***** Exercise text *****

By Kristi Hawthorne
Oceanside embarked on its next 25 years with determination and enthusiasm. Building is always a sign of progress for any town and the next two decades would not disappoint.
Will Scott opened Oceanside’s first theater, the Elysium on Second Street in 1913. His popular barbershop shared the same building. The first film to be shown was the “Battle of Gettysburg” while the Oceanside Band performed. The newspaper reported that the Elysium was “indicative of the new spirit that has taken hold here, and which is certain to lead to greater and better things in the way of material and artistic development.”
In the summer of 1913, work began on the state highway between Oceanside and Encinitas. Grading and improvements were made with sixty mules and a work crew. By December a crew of seventy-five mules and sixty-five men were at work to complete the road from Oceanside to Las Flores. Teams hauled cement, sand and crushed rock from the railroad yard in Oceanside, laying 600 feet of roadbed a day. Improvements were also made on the bridges so that road was “passable for horse travel or for automobile.” Oceanside's Hill Street became part of the 101 Highway from Oregon to the Mexican border.
A bond issue was passed in 1913 and provided funds to build a separate high school building. The cornerstone was laid on May 3, 1913 and the building was completed by September. Fifty-five students and a staff of four began the school year in the new high school which contained four classrooms, a study hall and office. In 1920 a science building was added to the campus at a cost of $17,500.
In 1914 the Laskey Feature Film Company stopped in town with film director Cecil B. De Mille. De Mille, a registered guest at the Oceanside Beach Hotel, was here to film David Belasco's drama, "The Rose of the Rancho" featuring scenes from Pala, Oceanside and Mexico. It would be one of the first of many movies to be filmed in Oceanside and the San Luis Rey Valley. Locals played extras and Oceanside beaches and hotels were used as a getaway for movie stars.

*****

Write out the Oceanside history text in full, word for word.

***** Data extract *****

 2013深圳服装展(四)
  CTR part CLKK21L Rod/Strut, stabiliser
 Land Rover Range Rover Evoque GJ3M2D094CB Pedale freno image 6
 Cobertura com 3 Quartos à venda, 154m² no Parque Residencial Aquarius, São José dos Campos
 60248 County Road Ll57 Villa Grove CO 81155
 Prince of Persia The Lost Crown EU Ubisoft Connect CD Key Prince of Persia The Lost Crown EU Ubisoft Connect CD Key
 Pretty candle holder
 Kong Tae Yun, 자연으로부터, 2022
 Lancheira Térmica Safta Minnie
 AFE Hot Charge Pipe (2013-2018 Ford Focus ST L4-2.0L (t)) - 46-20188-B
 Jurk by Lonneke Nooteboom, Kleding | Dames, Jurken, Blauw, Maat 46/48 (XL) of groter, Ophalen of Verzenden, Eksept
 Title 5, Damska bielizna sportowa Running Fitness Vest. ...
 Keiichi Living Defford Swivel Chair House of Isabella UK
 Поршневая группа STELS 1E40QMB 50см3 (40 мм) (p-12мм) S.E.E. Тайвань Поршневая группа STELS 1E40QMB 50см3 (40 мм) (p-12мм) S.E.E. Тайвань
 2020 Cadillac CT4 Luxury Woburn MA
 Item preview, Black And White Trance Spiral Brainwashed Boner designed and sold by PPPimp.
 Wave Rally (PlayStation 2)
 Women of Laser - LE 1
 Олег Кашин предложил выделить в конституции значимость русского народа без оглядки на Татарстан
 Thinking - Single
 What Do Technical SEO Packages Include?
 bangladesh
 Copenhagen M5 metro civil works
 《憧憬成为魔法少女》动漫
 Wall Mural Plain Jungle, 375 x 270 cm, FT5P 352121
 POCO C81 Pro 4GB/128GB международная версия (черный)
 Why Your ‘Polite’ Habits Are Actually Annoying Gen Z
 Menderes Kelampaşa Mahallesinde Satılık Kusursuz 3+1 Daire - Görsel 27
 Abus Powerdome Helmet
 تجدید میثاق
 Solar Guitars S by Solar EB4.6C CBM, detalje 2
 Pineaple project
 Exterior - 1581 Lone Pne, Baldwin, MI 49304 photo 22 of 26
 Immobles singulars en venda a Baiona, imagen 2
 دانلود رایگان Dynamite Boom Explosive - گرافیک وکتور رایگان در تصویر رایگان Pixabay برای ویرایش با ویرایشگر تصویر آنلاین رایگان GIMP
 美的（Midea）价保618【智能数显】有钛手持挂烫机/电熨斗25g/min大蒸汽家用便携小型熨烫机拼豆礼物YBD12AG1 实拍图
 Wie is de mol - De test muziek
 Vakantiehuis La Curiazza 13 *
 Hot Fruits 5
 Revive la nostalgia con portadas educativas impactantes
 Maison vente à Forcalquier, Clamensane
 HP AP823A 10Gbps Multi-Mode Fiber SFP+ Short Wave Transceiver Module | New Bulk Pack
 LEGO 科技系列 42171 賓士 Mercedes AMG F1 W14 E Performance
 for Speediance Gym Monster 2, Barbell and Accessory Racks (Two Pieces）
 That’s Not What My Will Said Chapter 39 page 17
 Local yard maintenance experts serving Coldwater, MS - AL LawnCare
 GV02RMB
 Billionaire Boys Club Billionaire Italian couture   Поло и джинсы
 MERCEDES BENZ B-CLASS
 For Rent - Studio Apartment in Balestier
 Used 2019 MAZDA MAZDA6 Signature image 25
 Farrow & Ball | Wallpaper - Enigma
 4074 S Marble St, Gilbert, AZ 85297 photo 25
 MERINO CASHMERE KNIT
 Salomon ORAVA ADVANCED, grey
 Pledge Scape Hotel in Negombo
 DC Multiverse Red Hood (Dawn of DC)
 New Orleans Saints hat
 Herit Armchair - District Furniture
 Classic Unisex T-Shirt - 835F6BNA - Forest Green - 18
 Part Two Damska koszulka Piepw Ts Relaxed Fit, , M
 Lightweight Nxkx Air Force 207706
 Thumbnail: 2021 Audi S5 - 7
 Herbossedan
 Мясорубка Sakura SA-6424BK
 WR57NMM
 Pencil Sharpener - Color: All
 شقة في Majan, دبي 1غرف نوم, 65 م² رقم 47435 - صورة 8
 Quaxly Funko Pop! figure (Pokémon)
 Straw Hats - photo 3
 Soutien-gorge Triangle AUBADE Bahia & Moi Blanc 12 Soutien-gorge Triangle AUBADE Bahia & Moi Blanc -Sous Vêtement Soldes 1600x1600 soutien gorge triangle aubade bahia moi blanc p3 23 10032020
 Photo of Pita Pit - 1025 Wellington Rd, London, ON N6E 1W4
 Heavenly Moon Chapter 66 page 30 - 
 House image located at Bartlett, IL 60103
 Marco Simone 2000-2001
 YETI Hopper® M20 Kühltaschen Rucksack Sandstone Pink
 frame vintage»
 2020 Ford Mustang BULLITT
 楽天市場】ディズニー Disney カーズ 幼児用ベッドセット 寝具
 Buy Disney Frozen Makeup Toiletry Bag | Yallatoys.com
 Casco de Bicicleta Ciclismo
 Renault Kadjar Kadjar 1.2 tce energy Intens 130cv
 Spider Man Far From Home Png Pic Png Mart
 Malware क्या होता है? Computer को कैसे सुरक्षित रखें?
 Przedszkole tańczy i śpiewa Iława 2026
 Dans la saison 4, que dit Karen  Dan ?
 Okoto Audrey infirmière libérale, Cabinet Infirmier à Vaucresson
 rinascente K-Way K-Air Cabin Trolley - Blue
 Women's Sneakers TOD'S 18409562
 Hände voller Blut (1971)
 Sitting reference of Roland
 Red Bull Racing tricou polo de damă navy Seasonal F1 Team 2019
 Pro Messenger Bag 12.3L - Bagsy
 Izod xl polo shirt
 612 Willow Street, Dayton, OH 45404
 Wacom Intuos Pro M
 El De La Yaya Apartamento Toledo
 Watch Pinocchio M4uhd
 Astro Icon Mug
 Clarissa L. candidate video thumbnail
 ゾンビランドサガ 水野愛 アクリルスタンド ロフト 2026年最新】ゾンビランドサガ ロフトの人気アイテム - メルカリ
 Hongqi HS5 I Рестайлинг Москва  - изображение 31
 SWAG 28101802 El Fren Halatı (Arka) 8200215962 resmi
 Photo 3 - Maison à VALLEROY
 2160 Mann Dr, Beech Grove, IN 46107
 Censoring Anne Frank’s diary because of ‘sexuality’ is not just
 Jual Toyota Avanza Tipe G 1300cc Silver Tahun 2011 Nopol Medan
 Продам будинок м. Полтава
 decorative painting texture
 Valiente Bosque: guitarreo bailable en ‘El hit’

*****

Solution:
By Kristi Hawthorne
Oceanside embarked on its next 25 years with determination and enthusiasm. Building is always a sign of progress for any town and the next two decades would not disappoint.
Will Scott opened Oceanside’s first theater, the Elysium on Second Street in 1913. His popular barbershop shared the same building. The first film to be shown was the “Battle of Gettysburg” while the Oceanside Band performed. The newspaper reported that the Elysium was “indicative of the new spirit that has taken hold here, and which is certain to lead to greater and better things in the way of material and artistic development.”
In the summer of 1913, work began on the state highway between Oceanside and Encinitas. Grading and improvements were made with sixty mules and a work crew. By December a crew of seventy-five mules and sixty-five men were at work to complete the road from Oceanside to Las Flores. Teams hauled cement, sand and crushed rock from the railroad yard in Oceanside, laying 600 feet of roadbed a day. Improvements were also made on the bridges so that road was “passable for horse travel or for automobile.” Oceanside's Hill Street became part of the 101 Highway from Oregon to the Mexican border.
A bond issue was passed in 1913 and provided funds to build a separate high school building. The cornerstone was laid on May 3, 1913 and the building was completed by September. Fifty-five students and a staff of four began the school year in the new high school which contained four classrooms, a study hall and office. In 1920 a science building was added to the campus at a cost of $17,500.
In 1914 the Laskey Feature Film Company stopped in town with film director Cecil B. De Mille. De Mille, a registered guest at the Oceanside Beach Hotel, was here to film David Belasco's drama, "The Rose of the Rancho" featuring scenes from Pala, Oceanside and Mexico. It would be one of the first of many movies to be filmed in Oceanside and the San Luis Rey Valley. Locals played extras and Oceanside beaches and hotels were used as a getaway for movie stars.